Adaptés pour la première fois en 1976 par Brian De Palma avec Carrie, les écrits de Stephen King n'ont cessé ensuite, dans les années 80 et jusqu'à aujourd'hui, d'être une manne quasi inépuisable pour le cinéma et la télévision. Dead Zone, Creepshow, Cujo, Christine, Simetierre... Au-delà de tous ces titres restés au panthéon de l'Horreur et même parfois du cinéma avec un grand C, d'autres plus discrets arrivèrent pourtant à se faire une petite place et continuer, malgré leurs flagrants défauts, à profiter de l'aura quasi divine de l'écrivain du Maine. C'est l'une d'entre elles que nous propose aujourd'hui ESC, décidément sur tous les fronts, dans une très belle copie restaurée.
Firestarter (titre du roman et du film en vo) sort en librairie en 1980. Entre Dead Zone et Cujo. A une époque où « le King » taquine une muse qui semble ne plus vouloir le quitter et enfile les bests sellers comme des perles. Un succès quasi mystique qui se retrouve dans ses œuvres, hantées par ses névroses et ses excès d'alcool et de drogue. Où, un peu à la manière d'un Philip K. Dick, la paranoïa le gagne. Une paranoïa à la base de l'histoire de Charlie, où une organisation (The Shop - Le Laboratoire en vf), qu'on devine proche du gouvernement américain, met en place un programme où des substances aux effets encore inconnus sont testées sur des citoyens. Parmi eux, Andrew McGee (David Keith, sacrément bankable à l'époque après Brubaker, Officier & Gentleman et La Loi des Seigneurs), qui va faire la connaissance de sa future femme durant l'expérience (la très télévisuelle Heather Locklear). Une expérience particulièrement violente où certains cobayes sont pris d'hallucinations quand d'autres se mettent à hurler et saigner des yeux. Andrew, lui, ne tarde pas à développer des pouvoirs de persuasion et devient le père d'une petite Charlène (Drew Barrymore, incontournable depuis son rôle dans E.T.) qui va elle développer un pouvoir pyrokinésique que son jeune âge va rendre extrêmement dangereux. Jusqu'à blesser sa propre mère lors d'une scène de vie quotidienne faisant prendre conscience à ses propres parents de la dangerosité de leur petite fille. Après avoir retrouvé sa femme assassinée, Andrew s'enfuit alors avec Charlie, sachant pertinemment que The Shop ne les lâchera jamais.

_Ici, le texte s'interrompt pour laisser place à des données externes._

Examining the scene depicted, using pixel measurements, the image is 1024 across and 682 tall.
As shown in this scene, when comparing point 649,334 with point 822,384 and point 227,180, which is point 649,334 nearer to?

Impossible de ne pas placer Charlie au carrefour des créations de King et même des multiples adaptations déjà sorties à l'époque. La présence de Martin Sheen en leader presque politique renvoyant directement à son personnage d'ignoble salopard dans le Dead Zone de Cronenberg ; l'enfant aux facultés paranormales faisant d'emblée penser à Shining et la scène finale, où Charlie déchaîne enfin son pouvoir (et qui mérite à elle seule qu'on découvre le film), rappelant évidemment le final violent et sanglant de Carrie (et Furie) de Brian De Palma. Peut être est ce la raison pour laquelle le film de Mark L. Lester semble ne jamais décoller vraiment. Pourtant, l'interprétation y est plutôt solide, dominée par une jeune Drew Barrrymore il est vrai parfois peu expressive mais qui réussit tout de même à maintenir le film en équilibre sur ses frêles épaules. La jeune actrice est d'ailleurs bien aidée par ses partenaires, dont l'impressionnant George C. Scott (éternel Patton!) en tueur à gages inquiétant et glaçant lorsqu'il annonce vouloir mettre la main sur la petite fille pour la faire souffrir. Les raisons de ce semi échec se trouvent donc ailleurs. Peut être dans la trop grande linéarité du film qui traduit son manque d'ambition narrative, ou bien dans la musique du groupe mythique Tangerine Dream, responsable pour beaucoup dans l'aura sans pareil de films comme les cultissimes Legend de Ridley Scott (version US) ou La Forteresse Noire de Michael Mann mais dont les compositions électroniques peuvent parfois désarçonner le spectateur et créer une distance et un décalage trop grands avec l'image et le propos du film.
Malgré de réelles qualités artistiques, Charlie ne convainc donc jamais totalement. Le condamnant définitivement à n'être qu'une sorte d'ersatz mal dégrossi des vrais chefs d'oeuvre du fantastique créés par leur auteur sur le papier et à qui les meilleurs réalisateurs surent donner vie. Mais consolons nous, car Mark L. Lester, cinéaste un peu oublié, a dans sa filmographie, en plus du Commando avec Schwarzy, le viscéral Class 1984 que ceux qui l'ont découvert (et jamais oublié!) à l'époque rêvent de voir un jour sortir dans un bel écrin bleu. Connaissant ESC, on est en droit de l'espérer.